11. Au cours de la procédure précontentieuse, les autorités britanniques ont communiqué à la Commission plusieurs mesures complémentaires de transposition de la directive au rang desquelles figuraient, notamment, les mesures relatives à la protection du personnel navigant et aux situations d'urgence radiologique ainsi que celles concernant la transposition de la directive en Irlande du Nord, mais aucune d'entre elles n'assurait une transposition de ladite directive à Gibraltar. En juin 2002, la Commission ne disposait, à cet égard, que de deux projets de textes, notifiés par les autorités britanniques le 30 avril 2001, à savoir, d'une part, le projet de Ionizing Radiation Regulations (2001) et, d'autre part, le projet de Radiation (Emergency Preparedness and Public Information) Regulations (2001).

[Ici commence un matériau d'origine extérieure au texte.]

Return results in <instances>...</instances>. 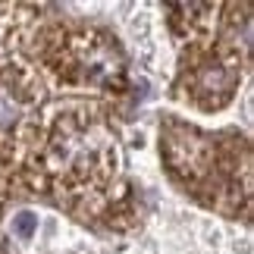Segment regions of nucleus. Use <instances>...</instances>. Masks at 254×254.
<instances>
[{"label": "nucleus", "mask_w": 254, "mask_h": 254, "mask_svg": "<svg viewBox=\"0 0 254 254\" xmlns=\"http://www.w3.org/2000/svg\"><path fill=\"white\" fill-rule=\"evenodd\" d=\"M0 13H3V6H0ZM0 22H3V19H0ZM0 38H6V35H3V32H0Z\"/></svg>", "instance_id": "4"}, {"label": "nucleus", "mask_w": 254, "mask_h": 254, "mask_svg": "<svg viewBox=\"0 0 254 254\" xmlns=\"http://www.w3.org/2000/svg\"><path fill=\"white\" fill-rule=\"evenodd\" d=\"M28 191L85 220H104L126 198L120 144L97 101L47 104Z\"/></svg>", "instance_id": "1"}, {"label": "nucleus", "mask_w": 254, "mask_h": 254, "mask_svg": "<svg viewBox=\"0 0 254 254\" xmlns=\"http://www.w3.org/2000/svg\"><path fill=\"white\" fill-rule=\"evenodd\" d=\"M35 66L44 79L66 88L123 91L126 88V54L120 41L101 25H54L38 38Z\"/></svg>", "instance_id": "3"}, {"label": "nucleus", "mask_w": 254, "mask_h": 254, "mask_svg": "<svg viewBox=\"0 0 254 254\" xmlns=\"http://www.w3.org/2000/svg\"><path fill=\"white\" fill-rule=\"evenodd\" d=\"M163 157L173 179L207 207L239 213L251 201V151L236 132H201L185 123H167Z\"/></svg>", "instance_id": "2"}]
</instances>
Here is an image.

12. Estimant, dans ces conditions, que ces mesures réalisaient seulement une transposition partielle de la directive puisqu'elles n'étaient pas applicables à l'ensemble du territoire du Royaume-Uni, la Commission a décidé d'introduire le présent recours.
Sur le manquement
13. Il suffit de constater que le Royaume-Uni ne conteste pas que, à l'expiration du délai fixé dans l'avis motivé, il n'avait pas encore adopté les mesures nécessaires pour transposer la directive à Gibraltar
14. Dès lors que, en vertu d'une jurisprudence constante, ce délai revêt un caractère déterminant pour établir l'existence d'un manquement (voir, notamment, arrêts du 4 juillet 2002, Commission/Grèce, C-173/01, Rec. p. I-6129, point 7, et du 15 mai 2003, Commission/France, C-483/01, Rec. p. I-4961, point 22), il y a lieu de considérer comme fondé le recours introduit par la Commission.
15. Par conséquent, il convient de constater que, en n'ayant pas adopté, dans le délai prescrit, les dispositions législatives, réglementaires et administratives nécessaires pour se conformer à la directive dans l'ensemble de son territoire, le Royaume-Uni a manqué aux obligations qui lui incombent en vertu de cette directive.
Décisions sur les dépenses
Sur les dépens
16. Aux termes de l'article 69, paragraphe 2, du règlement de procédure, toute partie qui succombe est condamnée aux dépens, s'il est conclu en ce sens. La Commission ayant conclu à la condamnation du Royaume-Uni et ce dernier ayant succombé en ses moyens, il y a lieu de le condamner aux dépens.
Dispositif
Par ces motifs,
LA COUR (quatrième chambre)
déclare et arrête:
1) En n'ayant pas adopté, dans le délai prescrit, les dispositions législatives, réglementaires et administratives nécessaires pour se conformer à la directive 96/29/Euratom du Conseil, du 13 mai 1996, fixant les normes de base relatives à la protection sanitaire de la population et des travailleurs contre les dangers résultant des rayonnements ionisants dans l'ensemble de son territoire, le Royaume-Uni de Grande-Bretagne et d'Irlande du Nord a manqué aux obligations qui lui incombent en vertu de cette directive.
2) Le Royaume-Uni de Grande-Bretagne et d'Irlande du Nord est condamné aux dépens.